Shattuck comes up with six categories of forbidden knowledge. Most of them will be familiar — for example, the idea that there are certain things we may not know because the act of learning them violates human dignity (this is the principle upon which the right to privacy is based); also, the idea of “dangerous knowledge” — things that, if known, could result in a catastrophe (e.g., how to make a killer flu virus in a test tube). I think the most interesting of his categories is what he calls “knowledge double-bound.” The idea is captured in the French proverb, “To understand all is to forgive all.” It means that we cannot fully know something both objectively and subjectively. If we were to fully enter, with sympathy, into the consciousness of someone who has committed a certain act, in an effort to understand why they did what they did, we run the risk of “going native” — of being so caught up within the subjective experience of that which (or whom) we seek to know that we lose the ability to apply objective standards to them.

Shattuck, who was a literary critic, discusses this principle as laid out in Camus’s novel The Stranger. He observes that many people — including Camus himself, in the introduction to the 1955 edition of his novel — engage in “moral myopia” by sympathizing with the narrator, Meursault, who is tried and condemned for killing an innocent Arab on the beach. Shattuck writes that the novel “offers the most convincing version ever written, I would say, of the sincerity plea made in exoneration of an incontrovertibly criminal action.” Shattuck cites lines from his own students taking Meursault’s side — which is, of course, horrifying.

Yet in the pursuit of justice, we must undertake at least something of a sympathetic journey into the mind of the accused, to consider the circumstances under which he committed the act. We quite rightly do not view the actions of a woman who plotted and carried out the murder of her husband in cold blood to get insurance money with the same degree of sympathy as we do the battered wife who finally has enough of it, and murders her abusive husband in his sleep. The banker who embezzles $10 million is not in the same category as the man who robs a gas station to feed his family. And so forth.

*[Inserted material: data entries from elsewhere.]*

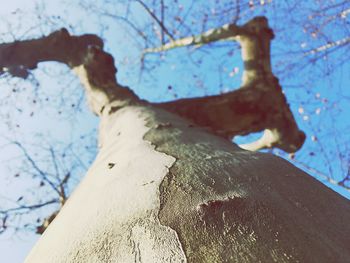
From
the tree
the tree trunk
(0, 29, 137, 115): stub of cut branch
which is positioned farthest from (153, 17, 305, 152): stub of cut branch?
the tree trunk

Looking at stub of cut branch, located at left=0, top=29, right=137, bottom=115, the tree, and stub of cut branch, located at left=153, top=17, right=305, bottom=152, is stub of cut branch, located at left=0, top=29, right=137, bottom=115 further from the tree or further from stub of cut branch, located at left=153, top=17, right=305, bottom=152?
the tree

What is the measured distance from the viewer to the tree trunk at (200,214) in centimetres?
71

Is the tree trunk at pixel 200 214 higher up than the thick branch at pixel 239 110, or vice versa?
the tree trunk at pixel 200 214

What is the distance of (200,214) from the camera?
2.66 feet

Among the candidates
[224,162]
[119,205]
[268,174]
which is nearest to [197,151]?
[224,162]

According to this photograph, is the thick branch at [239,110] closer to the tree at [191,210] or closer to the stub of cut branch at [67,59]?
the stub of cut branch at [67,59]

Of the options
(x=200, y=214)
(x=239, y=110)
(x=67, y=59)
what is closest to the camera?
(x=200, y=214)

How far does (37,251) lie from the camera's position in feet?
3.20

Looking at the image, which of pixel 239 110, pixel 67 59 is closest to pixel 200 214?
pixel 239 110

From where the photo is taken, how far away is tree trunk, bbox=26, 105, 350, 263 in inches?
28.1

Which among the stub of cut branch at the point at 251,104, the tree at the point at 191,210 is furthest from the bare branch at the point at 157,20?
Answer: the tree at the point at 191,210

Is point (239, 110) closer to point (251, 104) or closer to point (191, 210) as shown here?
point (251, 104)

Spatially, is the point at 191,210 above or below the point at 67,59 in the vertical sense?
below

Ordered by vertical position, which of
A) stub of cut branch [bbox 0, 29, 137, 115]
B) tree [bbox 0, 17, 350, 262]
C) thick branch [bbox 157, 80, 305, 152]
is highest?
stub of cut branch [bbox 0, 29, 137, 115]
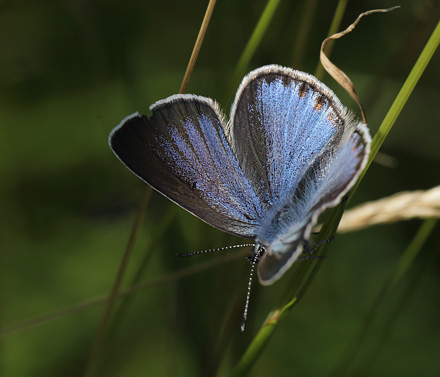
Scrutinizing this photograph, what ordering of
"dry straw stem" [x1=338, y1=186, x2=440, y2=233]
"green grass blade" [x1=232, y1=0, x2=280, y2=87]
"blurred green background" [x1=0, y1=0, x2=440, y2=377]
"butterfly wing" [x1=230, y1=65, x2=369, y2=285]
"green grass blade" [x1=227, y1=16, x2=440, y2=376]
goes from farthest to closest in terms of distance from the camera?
1. "blurred green background" [x1=0, y1=0, x2=440, y2=377]
2. "butterfly wing" [x1=230, y1=65, x2=369, y2=285]
3. "dry straw stem" [x1=338, y1=186, x2=440, y2=233]
4. "green grass blade" [x1=232, y1=0, x2=280, y2=87]
5. "green grass blade" [x1=227, y1=16, x2=440, y2=376]

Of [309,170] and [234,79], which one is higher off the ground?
[234,79]

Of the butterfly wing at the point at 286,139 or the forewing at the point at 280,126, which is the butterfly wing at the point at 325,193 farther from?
the forewing at the point at 280,126

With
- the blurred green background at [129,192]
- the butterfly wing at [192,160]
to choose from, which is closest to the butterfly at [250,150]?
the butterfly wing at [192,160]

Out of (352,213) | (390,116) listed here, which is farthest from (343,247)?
(390,116)

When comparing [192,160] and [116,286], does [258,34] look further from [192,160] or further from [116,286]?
[116,286]

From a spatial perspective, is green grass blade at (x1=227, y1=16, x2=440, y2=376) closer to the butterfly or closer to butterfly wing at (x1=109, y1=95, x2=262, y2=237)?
the butterfly

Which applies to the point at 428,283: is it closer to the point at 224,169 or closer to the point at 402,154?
the point at 402,154

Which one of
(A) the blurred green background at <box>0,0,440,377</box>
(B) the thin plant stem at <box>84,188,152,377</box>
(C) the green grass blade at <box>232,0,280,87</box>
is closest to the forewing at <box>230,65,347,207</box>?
(C) the green grass blade at <box>232,0,280,87</box>

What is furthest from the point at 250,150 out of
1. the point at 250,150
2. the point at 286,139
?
the point at 286,139

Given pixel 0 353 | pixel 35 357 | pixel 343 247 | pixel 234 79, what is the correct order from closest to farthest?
pixel 234 79
pixel 0 353
pixel 35 357
pixel 343 247
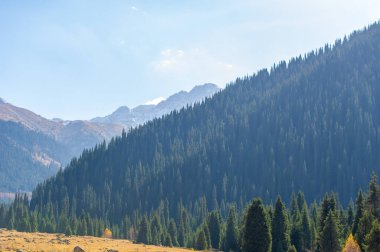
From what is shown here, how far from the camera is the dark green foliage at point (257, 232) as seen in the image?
244 ft

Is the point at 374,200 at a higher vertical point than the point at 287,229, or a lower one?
higher

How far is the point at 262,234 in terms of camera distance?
245ft

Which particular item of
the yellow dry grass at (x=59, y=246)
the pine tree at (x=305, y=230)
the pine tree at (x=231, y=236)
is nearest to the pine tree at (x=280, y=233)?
the pine tree at (x=305, y=230)

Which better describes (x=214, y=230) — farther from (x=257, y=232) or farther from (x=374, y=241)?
(x=374, y=241)

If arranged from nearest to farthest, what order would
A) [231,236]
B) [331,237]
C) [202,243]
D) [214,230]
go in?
[331,237] < [231,236] < [202,243] < [214,230]

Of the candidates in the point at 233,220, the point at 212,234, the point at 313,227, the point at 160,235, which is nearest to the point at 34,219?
the point at 160,235

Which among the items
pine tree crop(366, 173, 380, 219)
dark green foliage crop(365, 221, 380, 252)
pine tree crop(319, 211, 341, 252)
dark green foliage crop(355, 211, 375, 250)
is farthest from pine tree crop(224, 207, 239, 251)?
dark green foliage crop(365, 221, 380, 252)

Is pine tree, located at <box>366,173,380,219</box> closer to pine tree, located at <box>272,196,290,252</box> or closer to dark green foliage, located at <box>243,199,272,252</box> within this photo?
pine tree, located at <box>272,196,290,252</box>

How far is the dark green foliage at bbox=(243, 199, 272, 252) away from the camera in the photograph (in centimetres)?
7444

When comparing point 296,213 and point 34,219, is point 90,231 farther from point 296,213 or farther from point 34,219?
point 296,213

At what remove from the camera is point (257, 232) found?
74875mm

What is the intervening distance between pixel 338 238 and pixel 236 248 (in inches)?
1401

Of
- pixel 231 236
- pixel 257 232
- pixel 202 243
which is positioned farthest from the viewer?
pixel 202 243

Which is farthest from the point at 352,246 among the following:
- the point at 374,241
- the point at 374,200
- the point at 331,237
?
the point at 374,241
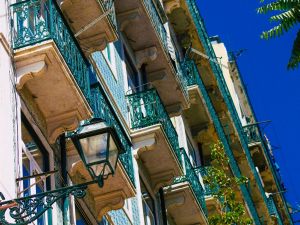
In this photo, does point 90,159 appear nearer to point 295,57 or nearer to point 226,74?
point 295,57

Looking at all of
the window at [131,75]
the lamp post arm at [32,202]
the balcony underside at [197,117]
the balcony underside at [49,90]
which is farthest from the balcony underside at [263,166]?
the lamp post arm at [32,202]

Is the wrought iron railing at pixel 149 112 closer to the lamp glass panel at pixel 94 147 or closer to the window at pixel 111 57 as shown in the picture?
the window at pixel 111 57

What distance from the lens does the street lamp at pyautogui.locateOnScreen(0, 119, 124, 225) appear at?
1233cm

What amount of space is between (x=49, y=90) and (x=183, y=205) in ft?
28.7

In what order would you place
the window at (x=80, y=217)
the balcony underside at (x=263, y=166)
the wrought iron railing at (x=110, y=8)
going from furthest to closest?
the balcony underside at (x=263, y=166) < the wrought iron railing at (x=110, y=8) < the window at (x=80, y=217)

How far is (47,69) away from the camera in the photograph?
15977 mm

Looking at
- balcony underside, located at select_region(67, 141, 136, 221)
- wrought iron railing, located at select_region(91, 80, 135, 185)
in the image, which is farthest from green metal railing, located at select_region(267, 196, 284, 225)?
balcony underside, located at select_region(67, 141, 136, 221)

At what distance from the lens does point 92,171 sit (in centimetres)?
1233

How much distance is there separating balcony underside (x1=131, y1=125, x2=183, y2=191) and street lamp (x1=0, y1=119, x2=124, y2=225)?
31.8 ft

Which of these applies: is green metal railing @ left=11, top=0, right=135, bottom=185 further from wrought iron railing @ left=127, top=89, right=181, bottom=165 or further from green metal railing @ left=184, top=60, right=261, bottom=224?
green metal railing @ left=184, top=60, right=261, bottom=224

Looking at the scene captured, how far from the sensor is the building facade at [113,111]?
1553 centimetres

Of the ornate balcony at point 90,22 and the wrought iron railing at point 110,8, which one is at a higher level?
the wrought iron railing at point 110,8

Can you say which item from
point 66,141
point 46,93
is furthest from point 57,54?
point 66,141

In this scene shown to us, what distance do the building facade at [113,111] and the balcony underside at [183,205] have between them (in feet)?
0.07
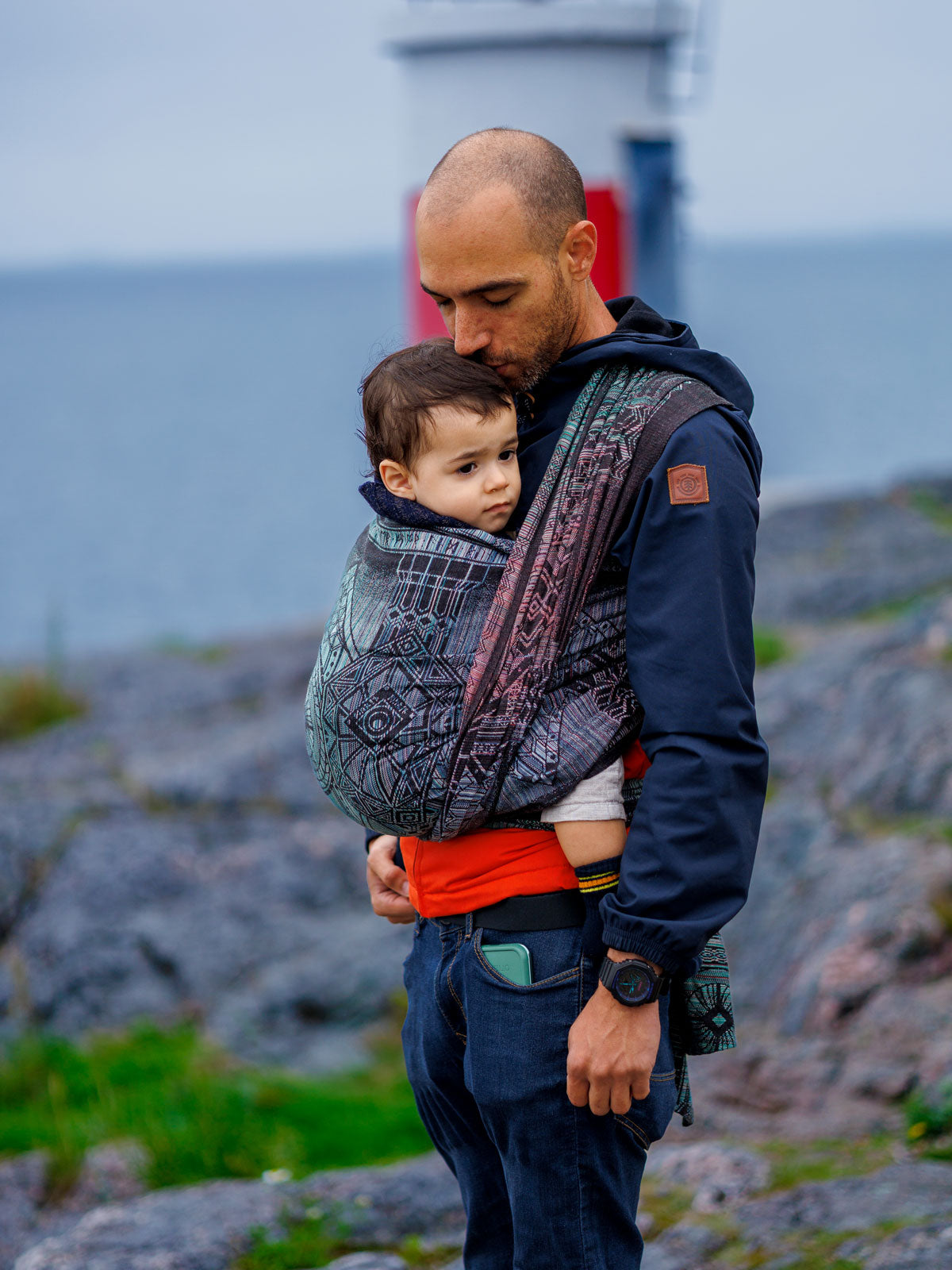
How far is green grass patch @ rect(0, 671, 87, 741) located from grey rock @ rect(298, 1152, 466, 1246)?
Result: 222 inches

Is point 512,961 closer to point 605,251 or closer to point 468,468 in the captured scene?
point 468,468

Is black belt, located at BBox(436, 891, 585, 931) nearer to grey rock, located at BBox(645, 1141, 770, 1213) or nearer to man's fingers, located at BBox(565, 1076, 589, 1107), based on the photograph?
man's fingers, located at BBox(565, 1076, 589, 1107)

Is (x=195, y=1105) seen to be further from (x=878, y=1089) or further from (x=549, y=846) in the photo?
(x=549, y=846)

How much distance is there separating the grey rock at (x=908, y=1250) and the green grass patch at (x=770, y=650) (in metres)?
4.47

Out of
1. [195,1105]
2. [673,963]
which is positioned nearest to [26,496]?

We have to seek this kind of subjective knowledge to render a just verdict, but there’s danger here, Shattuck says, because we may come to share the accused’s view that any reasonable person under those conditions would have done the same (or, as Shattuck puts it, “we tend to interpret that person’s behavior as caused by some form of fate or determination”). In other words, to seek knowledge empathically might not clarify our understanding, but rather obscure it by removing “individual agency and responsibility for one’s actions.” Here’s Shattuck:

G.K. Chesterton called this attitude ‘the devil’s sentimentality.’ Under carefully controlled conditions, as in listening to the ‘sincere’ and seductive narrative voice of The Stranger, our empathy for another person can be stretched very far. We can vetnure too close and lose our perspective on hnumanity. Once we understand another life by entering it, by seeing it from inside, we may both pardon and forgive a criminal action. We may not even recognize it as criminal. We are all gulty in some way. How can we ever judge anyone else, punish anyone else?

In Shattuck’s reading — correct, as I see it — “To understand all is to forgive all” is a caution about the danger of empathy. In other words, not all knowledge leads us to truth.